This tutorial will discuss how to use selection and projection inside the Power Query Editor. Selection is for selecting a row; projection is for selecting a column. You’ll learn and understand how to use them to obtain data and information from a table.
How To Use Power Query Row Selection
The positional index operator is the zero-based index number within a set of curly brackets. The lookup operator is a field name in a set of square brackets. These operators can be combined to access an individual cell.
To demonstrate, this is a sample table query that will be used.
If you want to retrieve the Table1 value in the Item column, click fx in the formula bar and add a manual step. Then, use the positional index operator to refer to its zero-based position and the field access operator to refer the column name.
From the Sheet1 cell in the Item column, count from 0 until the cell of Table1. You’ll find that the position of the Table1 cell is 2. Therefore, input 2 inside the curly brackets. For the field access operator, input the name of the column that the Table1 cell belongs. After that, you’ll see that the preview pane will return Table1.
If you right-click the space in the Table1 cell and select Drill Down, you’ll see that the user interface generates the same results and syntax.
The reason is that the sample table doesn’t have a primary key. Tables with primary keys use key match lookup.
This is another sample table query with a primary key.
If you right-click on the space in the Table1 cell and select Drill Down, you’ll see the same results but with different syntax.
This is because key match lookup is applied to the positional index operator. It lists all the primary key columns and their values for the selected record. You can also use the key match lookup method in the first sample table query above even if it doesn’t have a primary key.
Remove the last step of that table query and click fx in the formula bar to add a manual step. To get the same result, you need to match the item value to Table1.
You’ll see that it generated the same result. The method works as long as the search criteria doesn’t match multiple rows in the table.
To illustrate, this is a manually created code using the sample table query.
If you press Enter, a single row can’t be returned and you’ll get an error message saying that the key matched multiple rows in the table.
Using optional selection by adding a question mark doesn’t suppress the error because it only affects the not-found behavior. In this case, multiple records were found that meet your criteria.
This is something that you need to be aware of when applying the key match lookup. The user interface will only use key match lookup when a table has a primary key. Otherwise, it will always use the positional index operator.
You can check if a table has a primary key using the Table.Keys function. In this third sample query, you’ll see that the function returns a record.

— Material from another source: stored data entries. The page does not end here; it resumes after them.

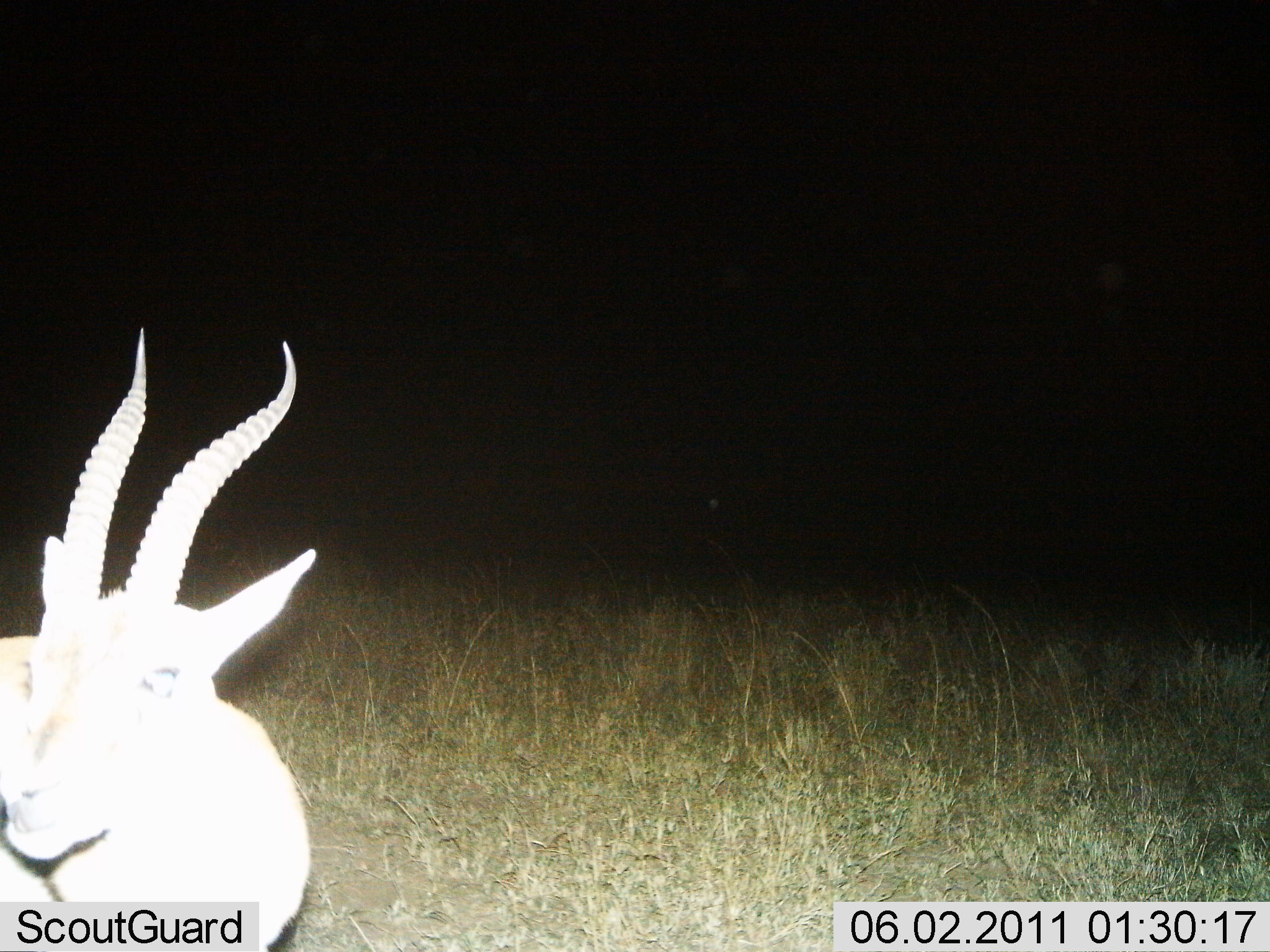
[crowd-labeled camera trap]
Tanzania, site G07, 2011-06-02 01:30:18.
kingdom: Animalia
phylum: Chordata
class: Mammalia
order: Artiodactyla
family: Bovidae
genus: Eudorcas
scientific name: Eudorcas thomsonii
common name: thomson's gazelle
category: gazellethomsons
Gazellethomsons (thomson's gazelle) (Eudorcas thomsonii), count 1. Behavior (volunteer vote fractions): standing 90%, resting 0%, moving 10%, interacting 0%. Young present (vote fraction): 0%. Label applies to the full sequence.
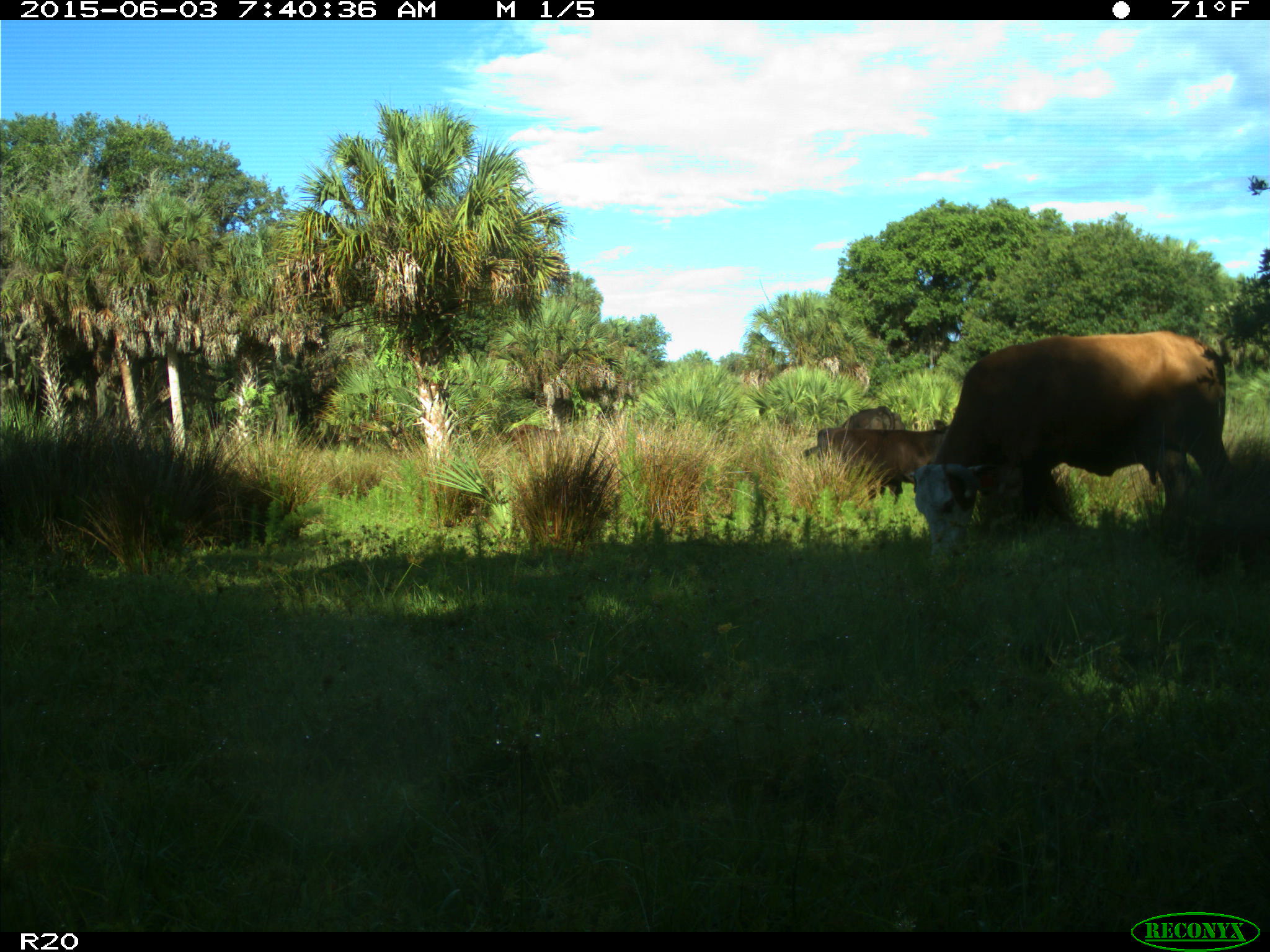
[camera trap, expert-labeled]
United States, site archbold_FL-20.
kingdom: Animalia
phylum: Chordata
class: Mammalia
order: Artiodactyla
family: Bovidae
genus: Bos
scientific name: Bos taurus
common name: domestic cow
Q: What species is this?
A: Bos taurus (domestic cow).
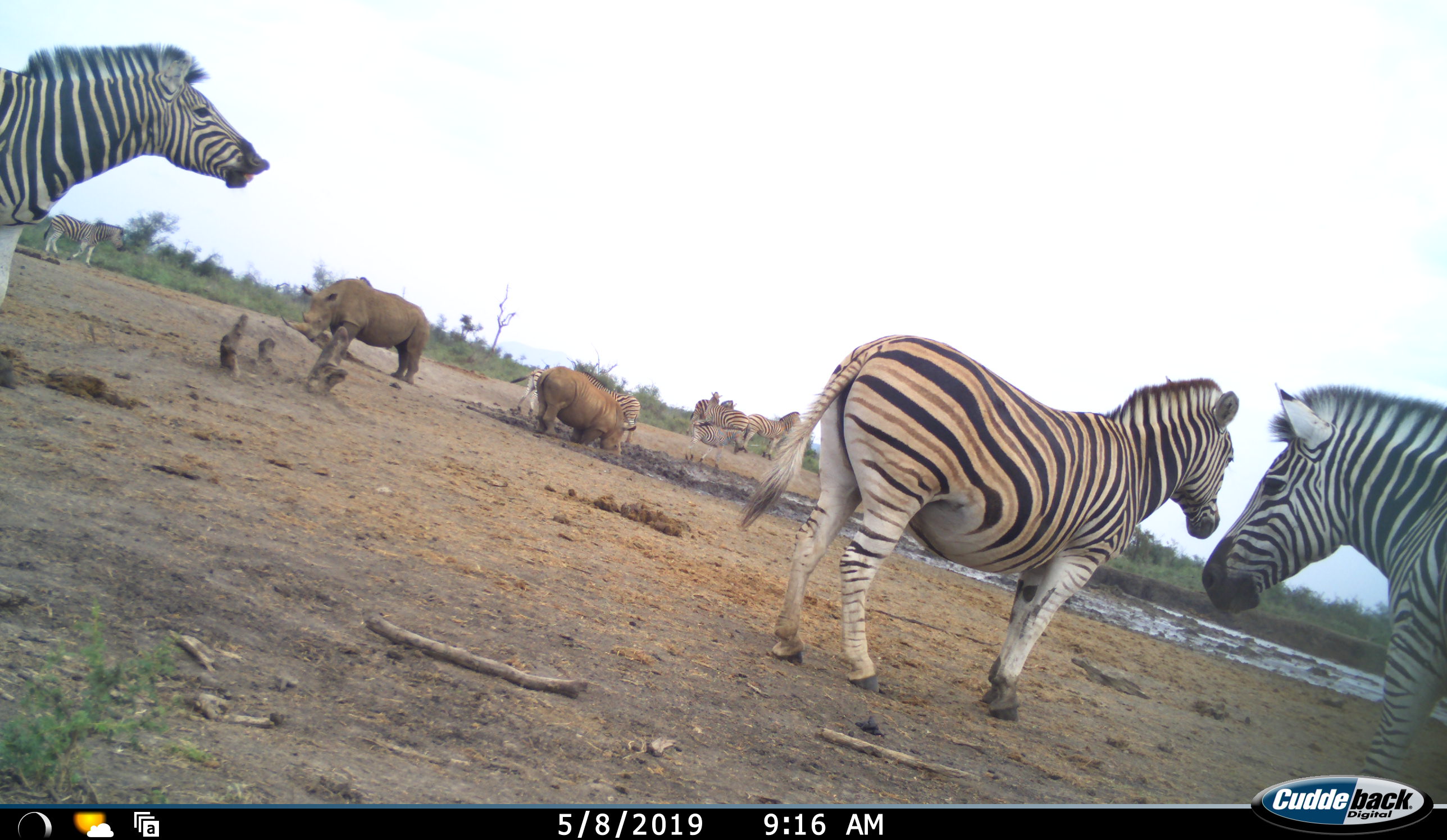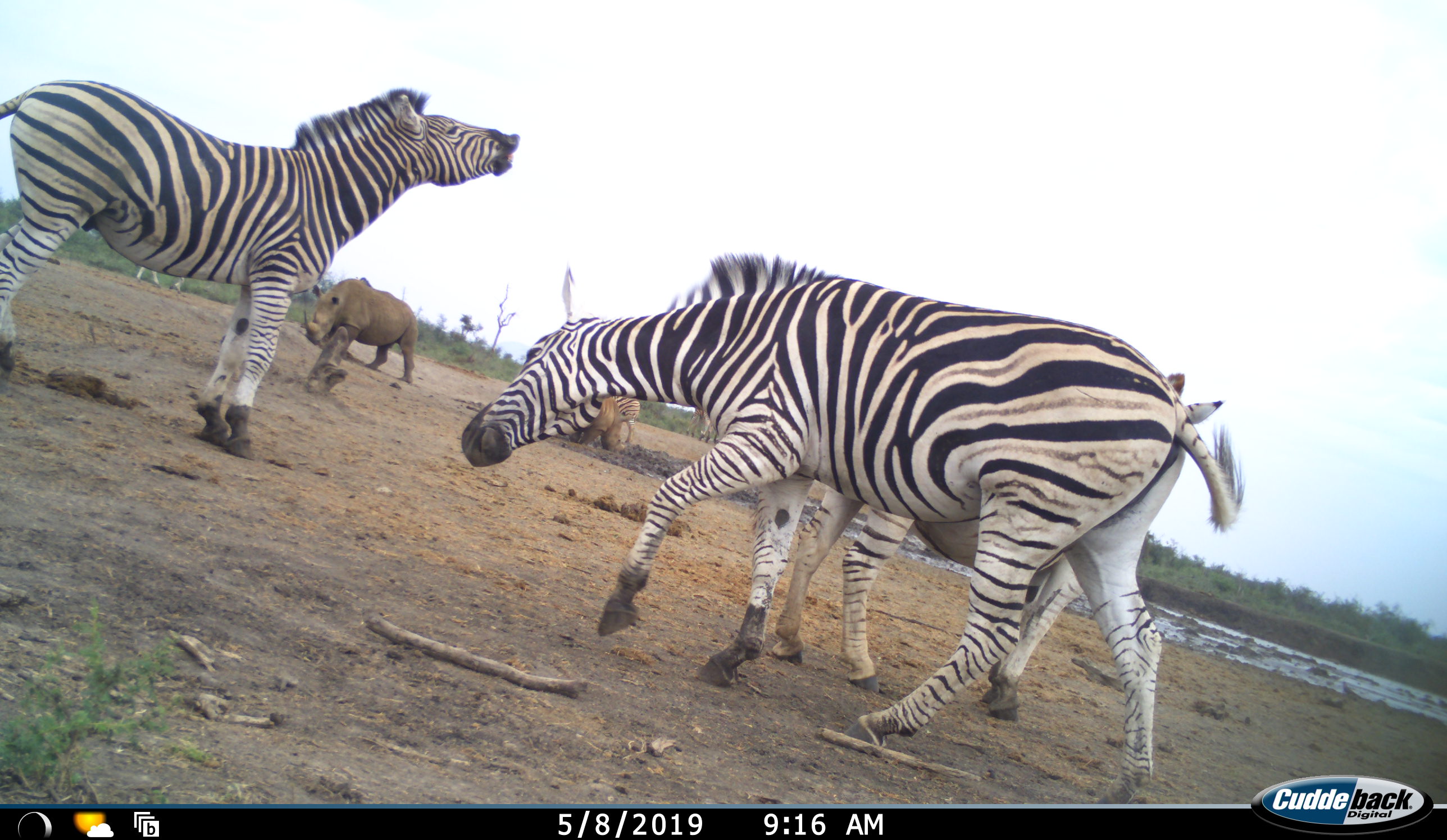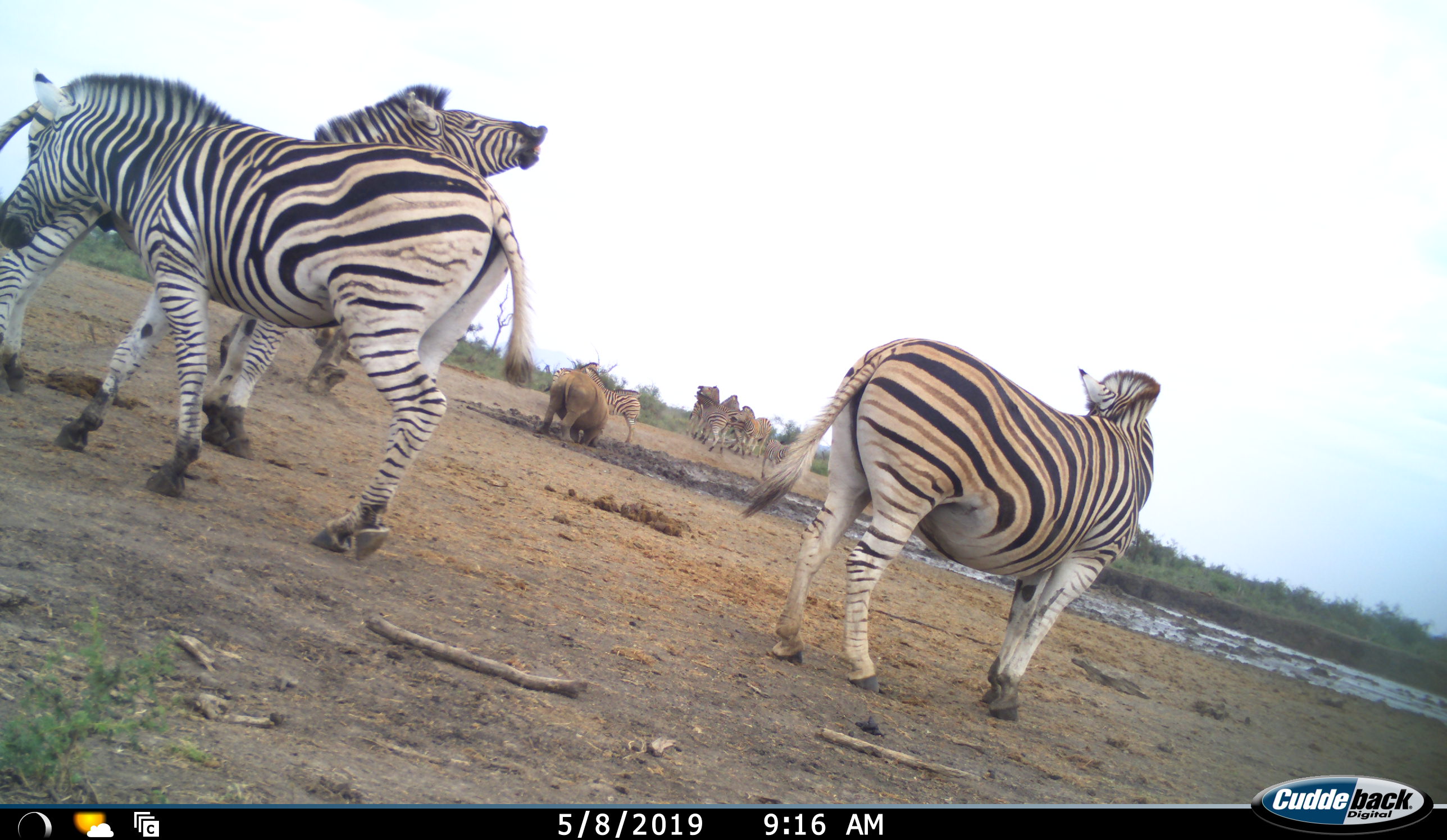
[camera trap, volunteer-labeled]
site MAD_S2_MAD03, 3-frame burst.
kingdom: Animalia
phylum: Chordata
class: Mammalia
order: Perissodactyla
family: Rhinocerotidae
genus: Diceros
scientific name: Diceros bicornis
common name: black rhinoceros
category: rhinocerosblack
Rhinocerosblack (black rhinoceros) (Diceros bicornis), count 2. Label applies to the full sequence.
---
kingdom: Animalia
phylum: Chordata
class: Mammalia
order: Perissodactyla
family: Equidae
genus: Equus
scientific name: Equus quagga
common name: plains zebra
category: zebraplains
Zebraplains (plains zebra) (Equus quagga), count 9. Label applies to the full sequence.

When you click on the space inside the Record cell, you’ll see a preview of its contents below the preview pane.
You can see that Primary states TRUE for the table. This means that the table has a primary key and contains a list with the key columns for the table.
How To Use Power Query Column Projection
Projection produces a new table that contains a reduced number of columns. The projection operator is a set of square brackets with the field or column selection. To demonstrate, this sample table query will be used.
If you only want to keep the Data column, first add a manual step by clicking the fx in the formula bar. For the syntax, input Data inside the square brackets.
You can select multiple columns by adding a comma after the first column and then creating new square brackets with the added columns. You can see that projection also rearranges the column order depending on the syntax.
Referring to a column that doesn’t exist will cause an error. If you add a new column in the syntax, an error message will appear in the preview pane.
By adding a question mark, any non-existent columns will be added but their values will be set to null.
Power Query is case-sensitive and that’s something to be aware of when using selection or projection.
Selection and projection help you bring out and obtain specific information from a large table or source. They help you single out the data you need. Once you can understand how the two of them operate, you’ll see a great improvement in your data modeling skills.